Ressler winkte ab und entspannte sich wieder. Sie musterte das blutrote Tropfenmuster auf dem Grund ihres leeren Bechers.

»Was, glauben Sie, hat die Alte mit uns vor?«, wollte der Soldat wissen.

Sie freute sich über den schnellen Themawechsel. Über Bellers Absichten konnte sie Tomas allerdings auch nichts sagen.

So unterhielten sie sich noch eine Weile über die Ansprache der Stationsleiterin und spekulierten darüber, was in nächster Zeit wohl auf sie zukommen würde.

»Für uns Soldaten ändert sich sowieso nichts«, meinte Tomas. »Wir waren Beller schon vorher unterstellt, und wir werden auch weiterhin tun, was sie uns sagt.«

Was ihre Zukunft betraf, gaben sie sich beide betont optimistisch.

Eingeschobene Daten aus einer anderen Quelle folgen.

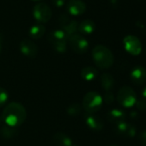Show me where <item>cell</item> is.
Returning a JSON list of instances; mask_svg holds the SVG:
<instances>
[{
	"instance_id": "6da1fadb",
	"label": "cell",
	"mask_w": 146,
	"mask_h": 146,
	"mask_svg": "<svg viewBox=\"0 0 146 146\" xmlns=\"http://www.w3.org/2000/svg\"><path fill=\"white\" fill-rule=\"evenodd\" d=\"M26 117L27 112L24 106L16 102L7 104L2 114V119L4 124L12 127H17L23 124Z\"/></svg>"
},
{
	"instance_id": "7a4b0ae2",
	"label": "cell",
	"mask_w": 146,
	"mask_h": 146,
	"mask_svg": "<svg viewBox=\"0 0 146 146\" xmlns=\"http://www.w3.org/2000/svg\"><path fill=\"white\" fill-rule=\"evenodd\" d=\"M92 58L95 64L101 69L110 68L114 62L112 51L106 46L98 44L92 50Z\"/></svg>"
},
{
	"instance_id": "3957f363",
	"label": "cell",
	"mask_w": 146,
	"mask_h": 146,
	"mask_svg": "<svg viewBox=\"0 0 146 146\" xmlns=\"http://www.w3.org/2000/svg\"><path fill=\"white\" fill-rule=\"evenodd\" d=\"M102 103L103 99L98 92H89L83 98V107L89 114H94L101 110Z\"/></svg>"
},
{
	"instance_id": "277c9868",
	"label": "cell",
	"mask_w": 146,
	"mask_h": 146,
	"mask_svg": "<svg viewBox=\"0 0 146 146\" xmlns=\"http://www.w3.org/2000/svg\"><path fill=\"white\" fill-rule=\"evenodd\" d=\"M48 41L56 51L59 53H64L66 51L68 36L62 29H57L51 32L48 36Z\"/></svg>"
},
{
	"instance_id": "5b68a950",
	"label": "cell",
	"mask_w": 146,
	"mask_h": 146,
	"mask_svg": "<svg viewBox=\"0 0 146 146\" xmlns=\"http://www.w3.org/2000/svg\"><path fill=\"white\" fill-rule=\"evenodd\" d=\"M117 100L120 105L125 108H131L135 105L137 101V95L134 90L130 86L121 87L117 95Z\"/></svg>"
},
{
	"instance_id": "8992f818",
	"label": "cell",
	"mask_w": 146,
	"mask_h": 146,
	"mask_svg": "<svg viewBox=\"0 0 146 146\" xmlns=\"http://www.w3.org/2000/svg\"><path fill=\"white\" fill-rule=\"evenodd\" d=\"M33 15L39 23H46L51 20L52 12L46 3H38L33 9Z\"/></svg>"
},
{
	"instance_id": "52a82bcc",
	"label": "cell",
	"mask_w": 146,
	"mask_h": 146,
	"mask_svg": "<svg viewBox=\"0 0 146 146\" xmlns=\"http://www.w3.org/2000/svg\"><path fill=\"white\" fill-rule=\"evenodd\" d=\"M68 42L71 49L77 54H83L89 49V42L83 35L79 33L70 36L68 38Z\"/></svg>"
},
{
	"instance_id": "ba28073f",
	"label": "cell",
	"mask_w": 146,
	"mask_h": 146,
	"mask_svg": "<svg viewBox=\"0 0 146 146\" xmlns=\"http://www.w3.org/2000/svg\"><path fill=\"white\" fill-rule=\"evenodd\" d=\"M123 43H124L126 50L131 55L139 56L141 53L142 44L137 37L133 35H128L124 38Z\"/></svg>"
},
{
	"instance_id": "9c48e42d",
	"label": "cell",
	"mask_w": 146,
	"mask_h": 146,
	"mask_svg": "<svg viewBox=\"0 0 146 146\" xmlns=\"http://www.w3.org/2000/svg\"><path fill=\"white\" fill-rule=\"evenodd\" d=\"M59 24L61 26V29L65 33L68 38L73 34L77 33L79 23L72 19H69L66 15H61L59 18Z\"/></svg>"
},
{
	"instance_id": "30bf717a",
	"label": "cell",
	"mask_w": 146,
	"mask_h": 146,
	"mask_svg": "<svg viewBox=\"0 0 146 146\" xmlns=\"http://www.w3.org/2000/svg\"><path fill=\"white\" fill-rule=\"evenodd\" d=\"M20 51L27 57L34 58L38 54V47L33 40L25 38L20 43Z\"/></svg>"
},
{
	"instance_id": "8fae6325",
	"label": "cell",
	"mask_w": 146,
	"mask_h": 146,
	"mask_svg": "<svg viewBox=\"0 0 146 146\" xmlns=\"http://www.w3.org/2000/svg\"><path fill=\"white\" fill-rule=\"evenodd\" d=\"M66 8L72 15H81L86 11V4L83 0H69Z\"/></svg>"
},
{
	"instance_id": "7c38bea8",
	"label": "cell",
	"mask_w": 146,
	"mask_h": 146,
	"mask_svg": "<svg viewBox=\"0 0 146 146\" xmlns=\"http://www.w3.org/2000/svg\"><path fill=\"white\" fill-rule=\"evenodd\" d=\"M131 80L133 83L139 86L146 81V69L142 66L135 67L131 72Z\"/></svg>"
},
{
	"instance_id": "4fadbf2b",
	"label": "cell",
	"mask_w": 146,
	"mask_h": 146,
	"mask_svg": "<svg viewBox=\"0 0 146 146\" xmlns=\"http://www.w3.org/2000/svg\"><path fill=\"white\" fill-rule=\"evenodd\" d=\"M86 124L90 129L94 131H101L104 127L103 121L99 116L93 114H90L86 117Z\"/></svg>"
},
{
	"instance_id": "5bb4252c",
	"label": "cell",
	"mask_w": 146,
	"mask_h": 146,
	"mask_svg": "<svg viewBox=\"0 0 146 146\" xmlns=\"http://www.w3.org/2000/svg\"><path fill=\"white\" fill-rule=\"evenodd\" d=\"M108 120L112 123H120L121 121H125L126 119V113L122 110L114 109L110 110L107 115Z\"/></svg>"
},
{
	"instance_id": "9a60e30c",
	"label": "cell",
	"mask_w": 146,
	"mask_h": 146,
	"mask_svg": "<svg viewBox=\"0 0 146 146\" xmlns=\"http://www.w3.org/2000/svg\"><path fill=\"white\" fill-rule=\"evenodd\" d=\"M95 29H96V24L92 20H89V19L83 20L82 22L79 23V26H78V32L85 35L93 33Z\"/></svg>"
},
{
	"instance_id": "2e32d148",
	"label": "cell",
	"mask_w": 146,
	"mask_h": 146,
	"mask_svg": "<svg viewBox=\"0 0 146 146\" xmlns=\"http://www.w3.org/2000/svg\"><path fill=\"white\" fill-rule=\"evenodd\" d=\"M46 33V27L42 24H34L28 30L29 37L32 39H40Z\"/></svg>"
},
{
	"instance_id": "e0dca14e",
	"label": "cell",
	"mask_w": 146,
	"mask_h": 146,
	"mask_svg": "<svg viewBox=\"0 0 146 146\" xmlns=\"http://www.w3.org/2000/svg\"><path fill=\"white\" fill-rule=\"evenodd\" d=\"M54 144L57 146H71L72 141L71 138L64 133H58L53 136Z\"/></svg>"
},
{
	"instance_id": "ac0fdd59",
	"label": "cell",
	"mask_w": 146,
	"mask_h": 146,
	"mask_svg": "<svg viewBox=\"0 0 146 146\" xmlns=\"http://www.w3.org/2000/svg\"><path fill=\"white\" fill-rule=\"evenodd\" d=\"M98 75V71L96 68L91 66L85 67L82 69L81 71V76L83 80L87 81H91L94 80Z\"/></svg>"
},
{
	"instance_id": "d6986e66",
	"label": "cell",
	"mask_w": 146,
	"mask_h": 146,
	"mask_svg": "<svg viewBox=\"0 0 146 146\" xmlns=\"http://www.w3.org/2000/svg\"><path fill=\"white\" fill-rule=\"evenodd\" d=\"M101 85L106 92L110 91L114 86V77L108 73H104L101 76Z\"/></svg>"
},
{
	"instance_id": "ffe728a7",
	"label": "cell",
	"mask_w": 146,
	"mask_h": 146,
	"mask_svg": "<svg viewBox=\"0 0 146 146\" xmlns=\"http://www.w3.org/2000/svg\"><path fill=\"white\" fill-rule=\"evenodd\" d=\"M1 135L5 139H12L17 135V130L16 127H12L7 125H4L0 129Z\"/></svg>"
},
{
	"instance_id": "44dd1931",
	"label": "cell",
	"mask_w": 146,
	"mask_h": 146,
	"mask_svg": "<svg viewBox=\"0 0 146 146\" xmlns=\"http://www.w3.org/2000/svg\"><path fill=\"white\" fill-rule=\"evenodd\" d=\"M129 127H130V124L126 123V121H121V122L116 124L115 131H116L117 134H119V135L126 136Z\"/></svg>"
},
{
	"instance_id": "7402d4cb",
	"label": "cell",
	"mask_w": 146,
	"mask_h": 146,
	"mask_svg": "<svg viewBox=\"0 0 146 146\" xmlns=\"http://www.w3.org/2000/svg\"><path fill=\"white\" fill-rule=\"evenodd\" d=\"M81 110H82V107L80 106V104H73L67 108V114L71 116H76L80 114Z\"/></svg>"
},
{
	"instance_id": "603a6c76",
	"label": "cell",
	"mask_w": 146,
	"mask_h": 146,
	"mask_svg": "<svg viewBox=\"0 0 146 146\" xmlns=\"http://www.w3.org/2000/svg\"><path fill=\"white\" fill-rule=\"evenodd\" d=\"M8 98H9L8 92L4 88L0 87V107L6 104V103L8 101Z\"/></svg>"
},
{
	"instance_id": "cb8c5ba5",
	"label": "cell",
	"mask_w": 146,
	"mask_h": 146,
	"mask_svg": "<svg viewBox=\"0 0 146 146\" xmlns=\"http://www.w3.org/2000/svg\"><path fill=\"white\" fill-rule=\"evenodd\" d=\"M102 99L104 100V102L106 104H111L114 101V96L113 92H111L110 91H108V92H106V93L104 94V98Z\"/></svg>"
},
{
	"instance_id": "d4e9b609",
	"label": "cell",
	"mask_w": 146,
	"mask_h": 146,
	"mask_svg": "<svg viewBox=\"0 0 146 146\" xmlns=\"http://www.w3.org/2000/svg\"><path fill=\"white\" fill-rule=\"evenodd\" d=\"M136 107L138 108V110H141V111H145L146 110V99L145 98H140V99H137L136 104H135Z\"/></svg>"
},
{
	"instance_id": "484cf974",
	"label": "cell",
	"mask_w": 146,
	"mask_h": 146,
	"mask_svg": "<svg viewBox=\"0 0 146 146\" xmlns=\"http://www.w3.org/2000/svg\"><path fill=\"white\" fill-rule=\"evenodd\" d=\"M136 133H137V129L134 126L131 125L130 124V127H129V129H128V132H127V134L126 136L127 137H130V138H133L136 135Z\"/></svg>"
},
{
	"instance_id": "4316f807",
	"label": "cell",
	"mask_w": 146,
	"mask_h": 146,
	"mask_svg": "<svg viewBox=\"0 0 146 146\" xmlns=\"http://www.w3.org/2000/svg\"><path fill=\"white\" fill-rule=\"evenodd\" d=\"M51 2L52 3V4L56 7H62L64 6L65 3V0H51Z\"/></svg>"
},
{
	"instance_id": "83f0119b",
	"label": "cell",
	"mask_w": 146,
	"mask_h": 146,
	"mask_svg": "<svg viewBox=\"0 0 146 146\" xmlns=\"http://www.w3.org/2000/svg\"><path fill=\"white\" fill-rule=\"evenodd\" d=\"M139 139L141 144L144 146H146V130L141 132L140 135H139Z\"/></svg>"
},
{
	"instance_id": "f1b7e54d",
	"label": "cell",
	"mask_w": 146,
	"mask_h": 146,
	"mask_svg": "<svg viewBox=\"0 0 146 146\" xmlns=\"http://www.w3.org/2000/svg\"><path fill=\"white\" fill-rule=\"evenodd\" d=\"M130 116H131L132 119H136V118L138 117V113H137L136 111H133V112L130 114Z\"/></svg>"
},
{
	"instance_id": "f546056e",
	"label": "cell",
	"mask_w": 146,
	"mask_h": 146,
	"mask_svg": "<svg viewBox=\"0 0 146 146\" xmlns=\"http://www.w3.org/2000/svg\"><path fill=\"white\" fill-rule=\"evenodd\" d=\"M141 95H142L143 98H145V99H146V86H145V87H144V89L142 90Z\"/></svg>"
},
{
	"instance_id": "4dcf8cb0",
	"label": "cell",
	"mask_w": 146,
	"mask_h": 146,
	"mask_svg": "<svg viewBox=\"0 0 146 146\" xmlns=\"http://www.w3.org/2000/svg\"><path fill=\"white\" fill-rule=\"evenodd\" d=\"M2 51V44H1V40H0V53Z\"/></svg>"
},
{
	"instance_id": "1f68e13d",
	"label": "cell",
	"mask_w": 146,
	"mask_h": 146,
	"mask_svg": "<svg viewBox=\"0 0 146 146\" xmlns=\"http://www.w3.org/2000/svg\"><path fill=\"white\" fill-rule=\"evenodd\" d=\"M31 1H34V2H40V1H42V0H31Z\"/></svg>"
},
{
	"instance_id": "d6a6232c",
	"label": "cell",
	"mask_w": 146,
	"mask_h": 146,
	"mask_svg": "<svg viewBox=\"0 0 146 146\" xmlns=\"http://www.w3.org/2000/svg\"><path fill=\"white\" fill-rule=\"evenodd\" d=\"M71 146H77V145H71Z\"/></svg>"
},
{
	"instance_id": "836d02e7",
	"label": "cell",
	"mask_w": 146,
	"mask_h": 146,
	"mask_svg": "<svg viewBox=\"0 0 146 146\" xmlns=\"http://www.w3.org/2000/svg\"><path fill=\"white\" fill-rule=\"evenodd\" d=\"M111 146H118V145H111Z\"/></svg>"
}]
</instances>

Das Wichtigste an diesem Abend war, dass es jemanden gab, mit dem man reden konnte.

3

»Wozu sind wir noch hier? Das ist die zentrale Frage, die alle beschäftigt, die aber kaum jemand offen zu stellen wagt. Wir haben überlebt. Doch was wollen wir mit unserem Leben anfangen? Ich denke, dass die wenigsten darauf eine Antwort geben können. Unsicherheit und Ratlosigkeit überall. Nichts, das uns Halt gibt. Alles ist in Frage gestellt.«

Lisa Resslers Tagebuch

Die Lage an der Oberfläche verschärfte sich weiter, der Krieg tobte immer wütender. Selbst in einer so entlegenen Region der Welt wie der ihren waren erstmals leichte Erschütterungen des Meeresbodens messbar. Die Möglichkeit, dass es sich dabei um ein Seebeben handelte, schloss der Geologe der Unterwasserstation definitiv aus.

Die meisten Wissenschaftler, Techniker und Plantagenarbeiter waren schon jahrelang auf der OceanOrbiter tätig. Bei allen Umständen und Einschränkungen, die das Leben unter Wasser mit sich brachte, hatten sie ihren Job stets gemocht. Er hatte etwas Exotisches und Abenteuerliches, war gut bezahlt und bot auch sonst viele Vergünstigungen.

Wie in den folgenden Tagen deutlich wurde, hatte all das jedoch nur gegolten, solange ein Notausgang vorhanden gewesen war, der das Schild »Zur Oberfläche« trug. Von heute auf morgen existierte dieser Ausgang nicht mehr.

Auch wenn viele es nicht wahrhaben wollten, spürten alle, wie massiv sich ihre Situation verändert hatte. Selbst unter denjenigen, die an den drängendsten Aufgaben – der Versorgung mit Energie, Sauerstoff, Nahrung und Trinkwasser – arbeiteten, kam es vermehrt zu emotionalen Krisen. Zugleich nahm die Aggressivität besorgniserregend zu. Der geringste Anlass konnte schnell zu einem Streit führen.

Zweimal kam es in der Kantine zu einem Handgemenge.

Drei Nervenzusammenbrüche.

Ein Selbstmord.

Ressler ließ das, was um sie herum geschah, nicht unberührt. Doch sie konzentrierte sich auf ihre Arbeit, denn diese gab ihr Halt.